Il met sa fierté à concevoir des montres de qualité supérieure, un processus qui exige précision, temps et maîtrise. « C’est semblable à ce que je fais avec le sport, où j’essaie de rogner de toutes petites fractions de seconde chaque jour », explique-t-il. La fabrication de montres est un clin d’œil à sa façon d’envisager le sport : on obtient ce que l’on donne. « Quand on a cette norme de qualité supérieure dans sa vie, eh bien, on a aussi tendance à produire un travail de qualité supérieure. »

Cette approche lui a certainement bien servi durant sa carrière d’avironneur.
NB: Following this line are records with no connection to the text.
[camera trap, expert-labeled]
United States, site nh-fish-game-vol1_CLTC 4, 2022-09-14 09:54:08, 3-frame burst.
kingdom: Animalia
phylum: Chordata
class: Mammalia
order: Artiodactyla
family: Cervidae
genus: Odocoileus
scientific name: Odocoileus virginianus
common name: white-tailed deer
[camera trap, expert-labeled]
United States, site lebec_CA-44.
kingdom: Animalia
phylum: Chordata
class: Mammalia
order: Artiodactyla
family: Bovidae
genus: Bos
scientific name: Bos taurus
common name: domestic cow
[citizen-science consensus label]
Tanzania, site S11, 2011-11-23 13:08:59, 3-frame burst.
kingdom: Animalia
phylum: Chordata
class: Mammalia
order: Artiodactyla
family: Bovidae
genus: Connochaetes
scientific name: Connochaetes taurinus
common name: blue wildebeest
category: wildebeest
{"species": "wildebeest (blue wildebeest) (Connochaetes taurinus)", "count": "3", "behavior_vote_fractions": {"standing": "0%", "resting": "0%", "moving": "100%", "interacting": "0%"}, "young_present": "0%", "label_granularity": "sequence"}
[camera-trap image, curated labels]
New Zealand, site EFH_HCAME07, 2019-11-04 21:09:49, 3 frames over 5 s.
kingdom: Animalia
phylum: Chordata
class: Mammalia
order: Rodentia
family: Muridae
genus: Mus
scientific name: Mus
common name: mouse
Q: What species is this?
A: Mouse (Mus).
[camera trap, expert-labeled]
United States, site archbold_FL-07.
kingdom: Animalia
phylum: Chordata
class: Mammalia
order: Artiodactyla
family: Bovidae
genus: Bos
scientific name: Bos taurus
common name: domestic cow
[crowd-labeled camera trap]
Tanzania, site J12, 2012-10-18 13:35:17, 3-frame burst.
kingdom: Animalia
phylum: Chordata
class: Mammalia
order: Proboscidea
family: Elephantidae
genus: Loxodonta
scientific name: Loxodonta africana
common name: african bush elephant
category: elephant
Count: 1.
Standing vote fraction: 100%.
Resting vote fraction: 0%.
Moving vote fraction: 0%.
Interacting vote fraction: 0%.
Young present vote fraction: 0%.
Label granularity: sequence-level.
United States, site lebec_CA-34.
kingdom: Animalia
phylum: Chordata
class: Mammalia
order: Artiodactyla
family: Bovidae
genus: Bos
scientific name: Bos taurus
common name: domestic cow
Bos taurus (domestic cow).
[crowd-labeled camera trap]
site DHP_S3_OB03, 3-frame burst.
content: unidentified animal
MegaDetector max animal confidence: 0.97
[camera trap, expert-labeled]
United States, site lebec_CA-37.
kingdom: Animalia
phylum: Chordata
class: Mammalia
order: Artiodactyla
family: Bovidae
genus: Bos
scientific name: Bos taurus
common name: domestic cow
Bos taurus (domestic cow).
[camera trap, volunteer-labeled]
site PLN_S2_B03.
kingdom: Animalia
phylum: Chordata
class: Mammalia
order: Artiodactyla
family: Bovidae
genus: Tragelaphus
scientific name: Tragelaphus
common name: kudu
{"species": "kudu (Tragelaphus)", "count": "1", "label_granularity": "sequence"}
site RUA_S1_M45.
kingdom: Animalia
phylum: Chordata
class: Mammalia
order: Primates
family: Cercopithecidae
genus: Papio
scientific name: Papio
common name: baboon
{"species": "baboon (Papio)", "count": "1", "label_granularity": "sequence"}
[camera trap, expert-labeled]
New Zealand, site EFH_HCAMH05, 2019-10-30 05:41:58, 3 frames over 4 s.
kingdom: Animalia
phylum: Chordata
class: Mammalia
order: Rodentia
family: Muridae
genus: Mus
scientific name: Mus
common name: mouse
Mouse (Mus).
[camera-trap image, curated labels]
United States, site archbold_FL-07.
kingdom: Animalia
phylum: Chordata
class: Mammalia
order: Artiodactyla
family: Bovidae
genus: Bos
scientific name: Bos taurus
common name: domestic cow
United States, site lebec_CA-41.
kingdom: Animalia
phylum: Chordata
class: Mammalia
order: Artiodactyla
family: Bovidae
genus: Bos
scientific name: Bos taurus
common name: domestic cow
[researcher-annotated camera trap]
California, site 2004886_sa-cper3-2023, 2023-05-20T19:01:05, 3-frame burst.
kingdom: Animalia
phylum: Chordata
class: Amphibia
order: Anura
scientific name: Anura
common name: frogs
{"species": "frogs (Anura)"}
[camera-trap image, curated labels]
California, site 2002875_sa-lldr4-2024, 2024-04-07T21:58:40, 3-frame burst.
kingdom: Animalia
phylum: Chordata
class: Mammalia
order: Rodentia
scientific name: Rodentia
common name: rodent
Il fend le vent pendant les courses, qui représentent l’aboutissement d’innombrables heures de préparation et de travail acharné, et qui durent habituellement moins d’une minute. En prévision de Tokyo, il continue de s’entraîner pour parfaire sa maîtrise du sport. Son projet de montres est en veilleuse pour le moment, mais il continue d’accepter les commandes par-ci par-là et espère pouvoir consacrer plus de temps à son passe-temps lorsqu’il aura fini de faire du kayak à la fin d’août.